TEXT BLOCK:
..........
PROCEEDINGS BEFORE THE COMMISSION

        The application was introduced on 29 February 1988 and

registered on 14 September 1988.

        On 4 September 1989 the Commission decided to bring the

application to the notice of the respondent Government and to invite

them pursuant to Rule 42 para. 2 (b) of its Rules of Procedure (former

version) to submit observations on its admissibility and merits, in

respect of the complaints under Article 6 para. 1 of the Convention

relating to confiscation proceedings.

        The respondent Government's observations were submitted on

16 November 1989 and the reply thereto by the applicants on 1 March

1990.THE LAW

1.      The applicants complain under Article 6 (Art. 6) of the

Convention that, although neither they nor their company were

convicted of a criminal offence, the measure of withdrawal from

circulation of their property was applied in a procedure which was not

held in public and ending in a decision which was not pronounced

publicly.

        Article 6 (Art. 6), insofar as relevant, provides as follows :

        "1.   In the determination of his civil rights and

        obligations [...], everyone is entitled to a fair and public

        hearing within a reasonable time by an independent and

        impartial tribunal established by law.  Judgment shall

        be pronounced publicly [...]".

        The Government submit that withdrawing goods from circulation

is a non-punitive public order measure of a precautionary nature.

According to the Government, it is not a substitute for punishment,

nor does it imply any establishment of guilt.  The Government are of

the opinion that the applicants' complaint should be declared

inadmissible, as the applicants had not raised before the Supreme

Court their complaint regarding the non-public character of the

proceedings and had not, therefore, exhausted the national remedies

available to them.  The Government recognise, however, that the

proceedings as such do not meet the requirements as set out in Article

6 para. 1 (Art. 6-1) of the Convention.

        The Commission has first examined whether Article 6 para. 1

(Art. 6-1) of the Convention is applicable to the proceedings at

issue.  The Commission notes that the Supreme Court, in its decision

of 8 September 1987, found that Article 6 para. 1 (Art. 6-1) of the

Convention applies to proceedings concerning withdrawal of goods from

circulation as it immediately determines the applicants' right as

owners to dispose of the goods.  The Commission shares this opinion.

        It follows that the procedure in which the applicants were

involved concerned the determination of their civil rights and

obligations within the meaning of Article 6 para. 1 (Art. 6-1) of the

Convention.  This provision is therefore applicable to the proceedings

in the present case.

        In order to have exhausted domestic remedies, an applicant

must have raised, at least in substance, before the national

authorities the complaint brought before the Commission (cf.  No.
..........
SHORT TASK 1:
Answer these questions about the Commission decision above, one line each:
(a) On what date was the application registered?
(b) On what date did the respondent Government submit their observations?
(c) In its decision of 8 September 1987, why did the Supreme Court find that Article 6 para. 1 applies to proceedings concerning withdrawal of goods from circulation?
..........
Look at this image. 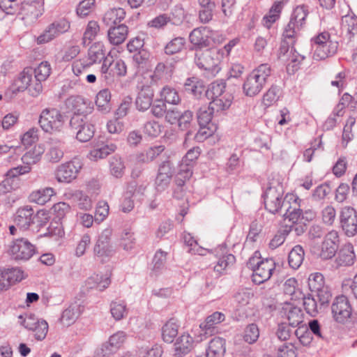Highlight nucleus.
I'll list each match as a JSON object with an SVG mask.
<instances>
[{
  "mask_svg": "<svg viewBox=\"0 0 357 357\" xmlns=\"http://www.w3.org/2000/svg\"><path fill=\"white\" fill-rule=\"evenodd\" d=\"M189 40L196 52L208 47L211 45V39L206 33V27L204 26L194 29L190 33Z\"/></svg>",
  "mask_w": 357,
  "mask_h": 357,
  "instance_id": "obj_23",
  "label": "nucleus"
},
{
  "mask_svg": "<svg viewBox=\"0 0 357 357\" xmlns=\"http://www.w3.org/2000/svg\"><path fill=\"white\" fill-rule=\"evenodd\" d=\"M45 151L43 145L35 146L32 150L26 152L22 157V160L26 163H36L40 160Z\"/></svg>",
  "mask_w": 357,
  "mask_h": 357,
  "instance_id": "obj_48",
  "label": "nucleus"
},
{
  "mask_svg": "<svg viewBox=\"0 0 357 357\" xmlns=\"http://www.w3.org/2000/svg\"><path fill=\"white\" fill-rule=\"evenodd\" d=\"M111 92L107 89L100 90L96 96L97 109L102 114H107L112 109Z\"/></svg>",
  "mask_w": 357,
  "mask_h": 357,
  "instance_id": "obj_29",
  "label": "nucleus"
},
{
  "mask_svg": "<svg viewBox=\"0 0 357 357\" xmlns=\"http://www.w3.org/2000/svg\"><path fill=\"white\" fill-rule=\"evenodd\" d=\"M53 210L55 213L54 220L61 221L66 215L70 212V206L65 202H59L54 205Z\"/></svg>",
  "mask_w": 357,
  "mask_h": 357,
  "instance_id": "obj_61",
  "label": "nucleus"
},
{
  "mask_svg": "<svg viewBox=\"0 0 357 357\" xmlns=\"http://www.w3.org/2000/svg\"><path fill=\"white\" fill-rule=\"evenodd\" d=\"M307 13V10L305 6L302 5L301 6H298L294 10L290 20H293L294 22L297 23L302 27L305 23Z\"/></svg>",
  "mask_w": 357,
  "mask_h": 357,
  "instance_id": "obj_54",
  "label": "nucleus"
},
..........
SHORT TASK 2: Find every line in the records that contains the string "fill", and copy each one out. Matching is case-sensitive.

FINISHED ANSWER 1:
(a) 14 September 1988.
(b) 16 November 1989.
(c) Because such proceedings immediately determine the applicants' right as owners to dispose of the goods.

FINISHED ANSWER 2:
  "mask_svg": "<svg viewBox=\"0 0 357 357\" xmlns=\"http://www.w3.org/2000/svg\"><path fill=\"white\" fill-rule=\"evenodd\" d=\"M189 40L196 52L208 47L211 45V39L206 33V27L204 26L194 29L190 33Z\"/></svg>",
  "mask_svg": "<svg viewBox=\"0 0 357 357\" xmlns=\"http://www.w3.org/2000/svg\"><path fill=\"white\" fill-rule=\"evenodd\" d=\"M45 151L43 145L35 146L32 150L26 152L22 157V160L26 163H36L40 160Z\"/></svg>",
  "mask_svg": "<svg viewBox=\"0 0 357 357\" xmlns=\"http://www.w3.org/2000/svg\"><path fill=\"white\" fill-rule=\"evenodd\" d=\"M111 92L107 89L100 90L96 96L97 109L102 114H107L112 109Z\"/></svg>",
  "mask_svg": "<svg viewBox=\"0 0 357 357\" xmlns=\"http://www.w3.org/2000/svg\"><path fill=\"white\" fill-rule=\"evenodd\" d=\"M53 210L55 213L54 220L61 221L66 215L70 212V206L65 202H59L54 205Z\"/></svg>",
  "mask_svg": "<svg viewBox=\"0 0 357 357\" xmlns=\"http://www.w3.org/2000/svg\"><path fill=\"white\" fill-rule=\"evenodd\" d=\"M307 13V10L305 6L302 5L301 6H298L294 10L290 20H293L294 22L297 23L302 27L305 23Z\"/></svg>",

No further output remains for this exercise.